HOO.com, which stands for Hyper Optimum Organization, collapsed in 2022. Guardian Australia has been unable to put questions to HOO.com whose website no longer exists.
Chinn says the crypto tracing work is necessary to prove to the banks that customers have been defrauded.
“We firstly have to get over the hurdle of proving it’s a scam,” Chinn tells Guardian Australia. “When it comes to [alleged] cryptocurrency scams, we’ve got to basically prove that the [alleged] victims don’t have the funds any more, so we have in-house technology where we can trace cryptocurrency.
“We are gathering together a general exhibit just to get over that first hurdle of proving it’s a scam, what happened, and why the victims believed it was a genuine investment.”
Chinn says banks have an obligation under signed codes of conduct to detect any unusual activity among customers, which should trigger protective action to ensure customers do not lose funds.

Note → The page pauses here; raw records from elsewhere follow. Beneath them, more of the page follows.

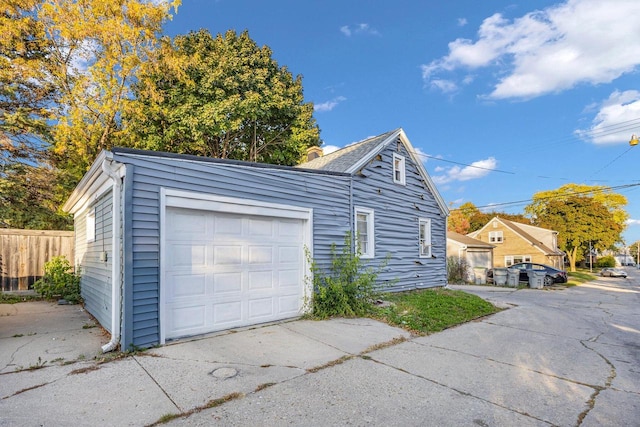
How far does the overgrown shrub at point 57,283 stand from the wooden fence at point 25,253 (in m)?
1.12

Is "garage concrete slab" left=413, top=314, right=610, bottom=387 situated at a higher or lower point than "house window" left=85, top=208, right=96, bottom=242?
lower

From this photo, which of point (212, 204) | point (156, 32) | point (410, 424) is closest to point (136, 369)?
point (212, 204)

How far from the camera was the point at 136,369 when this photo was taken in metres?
4.19

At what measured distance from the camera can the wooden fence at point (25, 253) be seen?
10164 mm

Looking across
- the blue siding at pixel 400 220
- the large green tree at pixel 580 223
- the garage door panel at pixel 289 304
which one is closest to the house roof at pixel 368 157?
the blue siding at pixel 400 220

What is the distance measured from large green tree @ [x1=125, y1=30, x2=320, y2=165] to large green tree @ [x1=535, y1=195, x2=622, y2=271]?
113 ft

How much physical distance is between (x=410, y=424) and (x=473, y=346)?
10.4ft

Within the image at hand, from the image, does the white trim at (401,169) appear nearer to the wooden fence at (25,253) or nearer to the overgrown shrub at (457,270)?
the wooden fence at (25,253)

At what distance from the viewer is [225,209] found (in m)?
6.02

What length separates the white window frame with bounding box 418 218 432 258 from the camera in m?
11.7

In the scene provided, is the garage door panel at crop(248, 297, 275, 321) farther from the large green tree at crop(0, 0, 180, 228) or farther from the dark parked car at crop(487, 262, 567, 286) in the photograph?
the dark parked car at crop(487, 262, 567, 286)

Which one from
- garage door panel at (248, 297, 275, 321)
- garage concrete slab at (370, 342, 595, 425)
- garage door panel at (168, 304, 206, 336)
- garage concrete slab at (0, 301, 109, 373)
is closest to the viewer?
garage concrete slab at (370, 342, 595, 425)

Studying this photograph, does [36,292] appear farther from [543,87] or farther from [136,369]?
[543,87]

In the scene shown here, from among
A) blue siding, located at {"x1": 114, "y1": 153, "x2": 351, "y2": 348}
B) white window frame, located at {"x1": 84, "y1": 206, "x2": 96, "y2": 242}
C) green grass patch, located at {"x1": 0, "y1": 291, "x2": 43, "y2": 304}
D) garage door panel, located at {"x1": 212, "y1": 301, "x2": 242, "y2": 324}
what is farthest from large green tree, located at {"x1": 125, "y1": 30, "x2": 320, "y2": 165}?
garage door panel, located at {"x1": 212, "y1": 301, "x2": 242, "y2": 324}
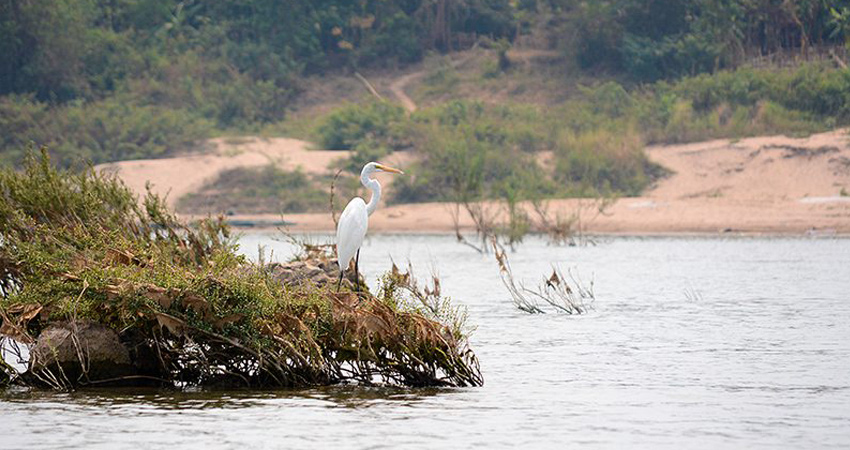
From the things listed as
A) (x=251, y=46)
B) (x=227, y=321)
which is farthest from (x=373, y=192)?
(x=251, y=46)

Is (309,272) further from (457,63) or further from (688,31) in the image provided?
(457,63)

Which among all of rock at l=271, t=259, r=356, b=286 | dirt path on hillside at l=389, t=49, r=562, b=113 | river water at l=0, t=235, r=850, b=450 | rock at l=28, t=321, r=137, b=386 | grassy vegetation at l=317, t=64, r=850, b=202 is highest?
dirt path on hillside at l=389, t=49, r=562, b=113

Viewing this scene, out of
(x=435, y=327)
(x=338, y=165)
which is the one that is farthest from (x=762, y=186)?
(x=435, y=327)

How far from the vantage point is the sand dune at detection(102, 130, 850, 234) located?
1190 inches

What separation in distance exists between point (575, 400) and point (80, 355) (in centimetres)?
364

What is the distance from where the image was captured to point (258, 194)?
1403 inches

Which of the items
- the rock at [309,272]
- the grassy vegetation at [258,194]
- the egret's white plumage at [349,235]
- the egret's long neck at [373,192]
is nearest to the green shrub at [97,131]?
the grassy vegetation at [258,194]

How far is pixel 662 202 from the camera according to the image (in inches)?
1259

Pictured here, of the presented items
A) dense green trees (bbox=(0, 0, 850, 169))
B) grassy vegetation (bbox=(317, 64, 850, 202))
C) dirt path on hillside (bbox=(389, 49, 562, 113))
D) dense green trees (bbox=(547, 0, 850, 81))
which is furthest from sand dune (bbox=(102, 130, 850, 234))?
dirt path on hillside (bbox=(389, 49, 562, 113))

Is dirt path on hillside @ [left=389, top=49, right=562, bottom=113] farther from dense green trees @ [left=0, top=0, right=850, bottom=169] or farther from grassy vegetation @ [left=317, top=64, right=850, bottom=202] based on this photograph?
grassy vegetation @ [left=317, top=64, right=850, bottom=202]

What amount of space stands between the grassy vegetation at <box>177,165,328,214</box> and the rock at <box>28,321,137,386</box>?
A: 25.1m

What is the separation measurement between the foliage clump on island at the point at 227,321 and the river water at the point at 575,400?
20 cm

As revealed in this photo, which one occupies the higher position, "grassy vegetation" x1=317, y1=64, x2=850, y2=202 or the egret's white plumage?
"grassy vegetation" x1=317, y1=64, x2=850, y2=202

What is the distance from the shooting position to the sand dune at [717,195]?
30219mm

This will form the basis of claims against the banks, which can be settled in liaison with the financial ombudsman without the need for litigation – which is complex, expensive and difficult. Even in the event of a successful class action, he says, a court order is unlikely to result in the recovery of funds.
“You may get a piece of paper in court that says, ‘yep that’s your money, you have proven that’s yours’ but, at the end of the day if the third party involved, the exchange, hasn’t got those funds within their remit any more, you basically have got a piece of paper that’s worthless.”
De Solieux says she is pleased she can now attempt to recover her lost funds.
“Look, it may or may not work,” she says. “Yes, if I get my money back, that would be wonderful. But if I don’t, I have to learn to live with it.”
More importantly, she says, she hopes that Lee and Xu are held to account for the losses.
“I’ve got to say that that’s one of the things that I really care a lot about … the whole concept of justice, and people who are in these schemes they need to be brought to justice, they really do.”
Lee has denied being behind HyperVerse, saying his involvement was limited to technology provision and the funds management side of the organisation.
He did not respond to questions from Guardian Australia before the publication of a previous article about his involvement in the establishment and operation of HyperFund and HyperVerse, but has previously denied the schemes are a scam.
In a WhatsApp message after the article was published he alleged it included “misstatements” about his role in running the Hyper schemes but did not respond when asked what they were. He also claimed that “people on the internet continues [sic] to make things up”.
Guardian Australia has been unable to make contact with Xu for comment.